One such effort is the IAS Towards an HIV Cure initiative established in 2012 to promote and facilitate the search for a safe and affordable cure that can be scaled up.

The study will also be presented at an HIV conference in Seattle. Even if the CCR5 mutation wasn't extremely rare, you'd still have to match the immunological footprints of the donor and the patient to prevent the bone marrow from reacting badly to the recipient. The patient remained on anti-HIV drugs to prevent the virus from replicating for almost 1.5 years after the transplant; because HIV tends to hide in cells in a dormant phase and reactivate years later, Gupta wanted to be sure that as much of the virus as possible was destroyed with the drugs.

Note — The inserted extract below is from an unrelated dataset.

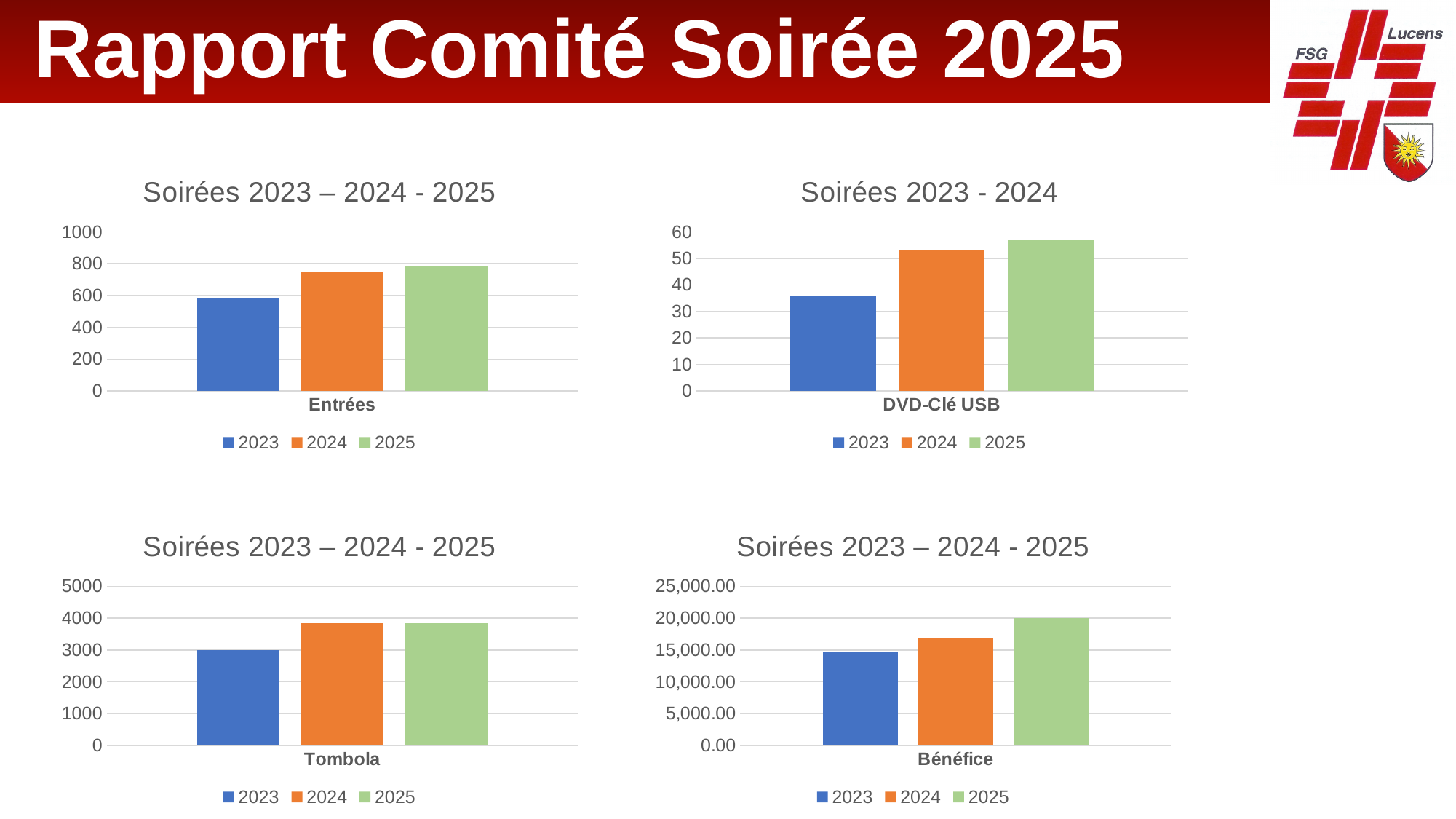
What kind of chart is the bottom-left chart (Tombola)? Bar chart In the bottom-right chart (Bénéfice), which year has the highest bar? 2025 In the bottom-left chart (Tombola), which year has the lowest bar? 2023 In the bottom-right chart (Bénéfice), which is larger, the value for 2023 or the value for 2025? 2025 In the top-right chart (DVD-Clé USB), is the value for 2025 greater or less than 60? less In the bottom-right chart (Bénéfice), is the value for 2024 greater or less than 15,000.00? greater In the top-right chart (DVD-Clé USB), is the value for 2023 greater or less than 30? greater How many series does the legend of the top-left chart (Entrées) list? 3 In the top-left chart (Entrées), which year has the lowest bar? 2023 In the top-right chart (DVD-Clé USB), which year has the highest bar? 2025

A second person has gone into remission from HIV after receiving a stem cell transplant, doctors have announced.

Both the first patient to be cured of H.I.V., Timothy Ray Brown, who is now 52 and was cured in 2007, and the new patient, whom scientists refer to as the "London patient", were afflicted with forms of cancer and were given bone-marrow transplants meant to treat their cancers, not the H.I.V virus, according to The New York Times.

Gupta, now at Cambridge University, treated the London patient when he was working at University College London.

'Riverdale' halts production following death of Luke Perry
Colin Hanks , Fargo actor and son of Tom Hanks, detailed a particularly impressive encounter with the Beverly Hills 90210 star. Perry, who was born and raised in OH , was previously married to Sharp - with whom he had both children - from 1993 to 2003.

The study stated: "Firstly, the bone marrow transplant in both HIV cure cases were primarily used to treat cancers of the blood and were modified to enable a HIV cure". "Some of them are directly related to the Berlin patient and work with transplantation: for example, gene modification therapy".

Using bone marrow transplants to cure HIV in everyone who has the virus, though, remains impractical, expensive, and risky.

Gero Hütter, the German hematologist who treated Timothy Ray Brown, said: "By repeating the procedure in another patient, there is more evidence that the "Berlin patient" is not a sole exception".

Millions of people infected with HIV around the world keep the disease in check with so-called antiretroviral therapy (ARV), but the treatment does not rid patients of the virus.

Specialists said it was not yet clear whether the CCR5 resistance is the only key - or whether the graft-versus-host disease may have been just as important.

But a reservoir of cells carrying HIV can still remain in the body, in a resting state, for many years.

Brown, though, had undergone more severe treatment than the London patient and for a while researchers believed that his near-death experience was key to curing HIV.

Recommended News

We are pleased to provide this opportunity to share information, experiences and observations about what's in the news.
Some of the comments may be reprinted elsewhere in the site or in the newspaper.
Thank you for taking the time to offer your thoughts.